The work details how standard node ranking techniques, such as PPR and heat kernels, are generally applied to landing probabilities derived from random walks. These methods have been successful in various practical applications but lack a formal relationship to the seed set expansion problem's specific objectives. This research addresses this gap by contextualizing these techniques within the SBM framework, enabling a principled evaluation and improvement of these methods.

Contributions

  1. Theoretical Framework: The authors establish a connection between stochastic block models and personalized PageRank, demonstrating that under certain reasonable assumptions, the optimal solution in the space of landing probabilities is equivalent to PPR with particular parameters. This is a notable theoretical discovery, as it provides a rigorous basis for understanding why PPR performs well in seed set expansion tasks.
  2. Optimal Gradient Derivation: The work derives the optimal gradient for separating landing probabilities of different classes within SBMs. This derivation shows that for specific parameter choices, it aligns with PPR values, thus providing justification for PPR's effectiveness in ranking nodes and expanding seed sets.
  3. Improved Techniques: The research proposes advanced scoring techniques that incorporate higher moments of landing probabilities. These methods, though implemented as linear classification rules, significantly enhance performance and show competitiveness with belief propagation methods.
  4. Geometric and Fisherian Discriminant Functions: Beyond simple linear models, the paper considers more complex approaches like Fisherian discriminant functions that can account for variance and covariance in landing probabilities, thus improving classification accuracy in practical applications.

Numerical Results

The paper supports its claims with robust numerical results. These include enhanced performance by the proposed methods over traditional PPR and heat kernels in recovering seed communities from graphs generated by SBMs. The proposed techniques also demonstrate performance comparable to belief propagation, a known optimal but computationally complex method.

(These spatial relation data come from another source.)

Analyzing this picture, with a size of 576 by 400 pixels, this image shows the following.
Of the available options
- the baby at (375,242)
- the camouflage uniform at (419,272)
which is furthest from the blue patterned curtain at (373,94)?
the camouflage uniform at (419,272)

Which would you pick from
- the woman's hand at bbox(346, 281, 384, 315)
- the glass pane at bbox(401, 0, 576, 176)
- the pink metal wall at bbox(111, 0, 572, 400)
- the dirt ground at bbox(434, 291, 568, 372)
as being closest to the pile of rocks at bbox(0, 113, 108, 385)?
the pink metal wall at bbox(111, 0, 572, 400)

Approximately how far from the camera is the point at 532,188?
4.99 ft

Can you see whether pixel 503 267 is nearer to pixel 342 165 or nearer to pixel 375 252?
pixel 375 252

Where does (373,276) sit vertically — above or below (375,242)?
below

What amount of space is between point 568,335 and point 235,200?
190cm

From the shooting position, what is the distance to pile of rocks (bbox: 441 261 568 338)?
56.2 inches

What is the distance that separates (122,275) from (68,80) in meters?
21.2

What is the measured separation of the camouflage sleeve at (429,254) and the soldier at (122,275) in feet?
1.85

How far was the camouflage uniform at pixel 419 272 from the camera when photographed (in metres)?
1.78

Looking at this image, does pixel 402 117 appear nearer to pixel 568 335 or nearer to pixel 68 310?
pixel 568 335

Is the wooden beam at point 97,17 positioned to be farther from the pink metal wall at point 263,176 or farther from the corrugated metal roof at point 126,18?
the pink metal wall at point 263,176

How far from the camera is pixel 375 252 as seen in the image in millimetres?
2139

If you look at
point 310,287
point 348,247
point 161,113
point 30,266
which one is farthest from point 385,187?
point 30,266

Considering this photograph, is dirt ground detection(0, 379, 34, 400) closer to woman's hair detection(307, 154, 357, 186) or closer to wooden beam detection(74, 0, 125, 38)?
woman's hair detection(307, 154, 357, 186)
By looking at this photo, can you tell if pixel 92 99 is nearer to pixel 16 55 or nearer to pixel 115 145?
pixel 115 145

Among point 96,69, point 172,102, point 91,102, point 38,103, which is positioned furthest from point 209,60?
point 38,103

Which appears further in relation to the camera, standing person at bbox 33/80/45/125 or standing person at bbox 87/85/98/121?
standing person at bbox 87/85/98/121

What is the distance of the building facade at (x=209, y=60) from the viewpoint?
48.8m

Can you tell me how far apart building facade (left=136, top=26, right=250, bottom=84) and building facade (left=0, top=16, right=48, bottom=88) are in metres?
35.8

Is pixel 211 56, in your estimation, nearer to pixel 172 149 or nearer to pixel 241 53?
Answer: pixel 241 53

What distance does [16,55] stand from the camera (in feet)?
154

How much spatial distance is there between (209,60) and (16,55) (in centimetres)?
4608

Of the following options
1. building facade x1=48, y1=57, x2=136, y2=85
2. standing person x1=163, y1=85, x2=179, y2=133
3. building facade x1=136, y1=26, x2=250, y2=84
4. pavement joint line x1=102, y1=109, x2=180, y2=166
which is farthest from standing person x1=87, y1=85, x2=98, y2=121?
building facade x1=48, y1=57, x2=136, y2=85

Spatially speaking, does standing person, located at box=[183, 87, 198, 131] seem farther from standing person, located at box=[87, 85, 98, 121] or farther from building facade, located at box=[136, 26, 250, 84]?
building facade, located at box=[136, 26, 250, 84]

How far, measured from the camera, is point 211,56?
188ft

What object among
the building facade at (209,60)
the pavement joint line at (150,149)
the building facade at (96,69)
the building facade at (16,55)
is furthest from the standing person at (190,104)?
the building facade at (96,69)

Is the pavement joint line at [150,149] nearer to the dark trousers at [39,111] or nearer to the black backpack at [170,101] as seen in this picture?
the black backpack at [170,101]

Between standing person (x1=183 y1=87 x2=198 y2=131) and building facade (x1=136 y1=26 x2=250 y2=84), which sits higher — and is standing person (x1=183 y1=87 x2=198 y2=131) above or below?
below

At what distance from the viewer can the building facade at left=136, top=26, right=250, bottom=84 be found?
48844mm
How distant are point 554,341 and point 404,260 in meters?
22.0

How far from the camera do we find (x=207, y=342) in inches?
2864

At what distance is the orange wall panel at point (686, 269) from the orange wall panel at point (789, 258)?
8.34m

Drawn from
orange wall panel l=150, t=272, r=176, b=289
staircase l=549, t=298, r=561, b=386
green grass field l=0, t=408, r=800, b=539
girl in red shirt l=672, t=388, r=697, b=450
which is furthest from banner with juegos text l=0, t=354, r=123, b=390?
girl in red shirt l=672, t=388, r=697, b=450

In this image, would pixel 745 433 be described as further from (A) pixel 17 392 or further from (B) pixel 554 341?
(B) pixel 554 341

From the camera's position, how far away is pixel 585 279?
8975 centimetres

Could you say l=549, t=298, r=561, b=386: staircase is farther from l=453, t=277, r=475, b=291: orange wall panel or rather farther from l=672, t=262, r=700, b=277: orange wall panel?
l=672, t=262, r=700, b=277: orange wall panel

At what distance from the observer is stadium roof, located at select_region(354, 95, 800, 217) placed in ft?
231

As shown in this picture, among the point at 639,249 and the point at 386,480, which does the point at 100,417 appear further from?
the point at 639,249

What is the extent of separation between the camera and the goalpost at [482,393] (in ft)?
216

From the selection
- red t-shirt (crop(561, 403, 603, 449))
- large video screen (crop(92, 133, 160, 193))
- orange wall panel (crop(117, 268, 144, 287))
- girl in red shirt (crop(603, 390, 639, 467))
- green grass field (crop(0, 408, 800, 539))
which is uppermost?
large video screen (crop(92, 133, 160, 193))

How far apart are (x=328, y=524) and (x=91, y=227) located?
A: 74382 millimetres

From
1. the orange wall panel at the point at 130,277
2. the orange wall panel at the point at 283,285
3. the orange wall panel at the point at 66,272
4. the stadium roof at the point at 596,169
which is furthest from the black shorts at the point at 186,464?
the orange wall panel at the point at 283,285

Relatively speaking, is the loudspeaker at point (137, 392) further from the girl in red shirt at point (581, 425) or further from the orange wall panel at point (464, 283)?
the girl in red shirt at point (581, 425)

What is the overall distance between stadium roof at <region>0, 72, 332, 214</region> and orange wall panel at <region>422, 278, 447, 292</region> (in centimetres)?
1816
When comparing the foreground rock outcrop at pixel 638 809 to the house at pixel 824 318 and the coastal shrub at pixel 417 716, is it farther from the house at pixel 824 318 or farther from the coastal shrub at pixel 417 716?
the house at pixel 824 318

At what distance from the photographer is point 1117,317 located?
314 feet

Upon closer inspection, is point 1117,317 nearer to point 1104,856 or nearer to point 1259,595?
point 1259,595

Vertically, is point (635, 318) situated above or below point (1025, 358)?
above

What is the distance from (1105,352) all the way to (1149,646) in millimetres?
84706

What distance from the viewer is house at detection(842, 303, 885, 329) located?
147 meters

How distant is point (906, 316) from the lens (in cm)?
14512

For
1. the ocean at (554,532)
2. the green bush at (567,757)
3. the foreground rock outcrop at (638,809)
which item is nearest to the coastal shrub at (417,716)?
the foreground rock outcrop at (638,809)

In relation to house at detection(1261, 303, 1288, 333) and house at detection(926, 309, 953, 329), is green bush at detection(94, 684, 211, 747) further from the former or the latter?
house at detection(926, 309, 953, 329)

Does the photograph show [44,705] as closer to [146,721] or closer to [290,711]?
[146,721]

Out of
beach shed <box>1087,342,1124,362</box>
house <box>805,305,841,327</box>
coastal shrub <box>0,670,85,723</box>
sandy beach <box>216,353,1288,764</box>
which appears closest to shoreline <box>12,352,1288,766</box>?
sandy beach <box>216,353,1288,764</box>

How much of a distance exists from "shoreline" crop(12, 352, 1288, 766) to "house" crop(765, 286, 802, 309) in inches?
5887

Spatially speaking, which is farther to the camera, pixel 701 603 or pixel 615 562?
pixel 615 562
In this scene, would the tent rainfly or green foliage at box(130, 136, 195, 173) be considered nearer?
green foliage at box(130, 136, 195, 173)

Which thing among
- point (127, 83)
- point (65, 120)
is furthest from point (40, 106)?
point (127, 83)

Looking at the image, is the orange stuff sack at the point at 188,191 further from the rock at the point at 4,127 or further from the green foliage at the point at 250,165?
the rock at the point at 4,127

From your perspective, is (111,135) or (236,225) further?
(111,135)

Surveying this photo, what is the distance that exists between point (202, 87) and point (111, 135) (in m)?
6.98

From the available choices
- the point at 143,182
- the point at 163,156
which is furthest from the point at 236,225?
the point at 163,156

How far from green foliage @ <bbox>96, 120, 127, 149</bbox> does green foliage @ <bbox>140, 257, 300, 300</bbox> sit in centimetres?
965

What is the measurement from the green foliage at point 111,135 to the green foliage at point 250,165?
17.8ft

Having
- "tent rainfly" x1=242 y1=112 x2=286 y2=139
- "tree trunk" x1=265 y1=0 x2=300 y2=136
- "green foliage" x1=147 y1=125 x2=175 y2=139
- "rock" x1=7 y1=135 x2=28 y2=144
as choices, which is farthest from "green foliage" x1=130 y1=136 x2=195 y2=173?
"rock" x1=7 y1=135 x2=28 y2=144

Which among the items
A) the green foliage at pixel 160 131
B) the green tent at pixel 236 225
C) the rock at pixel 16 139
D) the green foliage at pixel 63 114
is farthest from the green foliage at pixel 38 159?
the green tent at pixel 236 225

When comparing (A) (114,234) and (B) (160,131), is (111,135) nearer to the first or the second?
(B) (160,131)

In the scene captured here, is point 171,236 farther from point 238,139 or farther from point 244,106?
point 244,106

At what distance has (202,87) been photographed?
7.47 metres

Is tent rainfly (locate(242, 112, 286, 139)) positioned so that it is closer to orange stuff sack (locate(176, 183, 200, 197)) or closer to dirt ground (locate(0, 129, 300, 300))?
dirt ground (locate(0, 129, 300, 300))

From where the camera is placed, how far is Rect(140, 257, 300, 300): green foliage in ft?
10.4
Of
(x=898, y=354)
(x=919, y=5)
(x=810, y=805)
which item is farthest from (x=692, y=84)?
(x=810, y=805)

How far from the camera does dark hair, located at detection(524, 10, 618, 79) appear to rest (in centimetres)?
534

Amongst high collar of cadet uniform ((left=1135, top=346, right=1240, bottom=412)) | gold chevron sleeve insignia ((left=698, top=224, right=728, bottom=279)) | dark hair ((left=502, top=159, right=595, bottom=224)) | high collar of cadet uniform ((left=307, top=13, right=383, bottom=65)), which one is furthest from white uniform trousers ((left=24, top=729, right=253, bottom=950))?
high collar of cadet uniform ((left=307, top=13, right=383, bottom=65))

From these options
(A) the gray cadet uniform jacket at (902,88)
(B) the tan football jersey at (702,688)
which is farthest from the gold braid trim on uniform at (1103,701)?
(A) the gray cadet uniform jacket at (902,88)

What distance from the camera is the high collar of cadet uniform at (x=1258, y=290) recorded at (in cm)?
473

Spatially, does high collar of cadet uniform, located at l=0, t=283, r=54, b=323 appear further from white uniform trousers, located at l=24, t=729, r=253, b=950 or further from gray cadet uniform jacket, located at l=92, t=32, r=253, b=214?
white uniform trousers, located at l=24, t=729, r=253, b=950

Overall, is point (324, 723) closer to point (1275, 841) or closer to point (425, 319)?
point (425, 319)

Implications and Future Directions

This research offers several impactful implications:

  • By establishing a formal foundation connecting stochastic block models to personalized PageRank, the research potentially broadens the applicability of PPR to more general community detection and ranking challenges across diverse datasets.
  • The framework and methods proposed can be adapted to refine other graph-based algorithms, possibly enhancing performance in unsupervised settings where community labels are unknown.
  • Future work could explore applying these insights to develop alternative random-walk models, such as non-backtracking walks, or other graph models where traditional methods are less effective.
  • The principles outlined could inspire the development of new machine learning approaches within structured models, broadening the scope and fidelity of automatic community detection techniques.

This paper provides a rigorous, mathematical perspective on the seed set expansion problem, with significant contributions to both theory and practice. Its findings highlight critical connections and optimizations that could influence future research in network analysis and machine learning applied to graph data.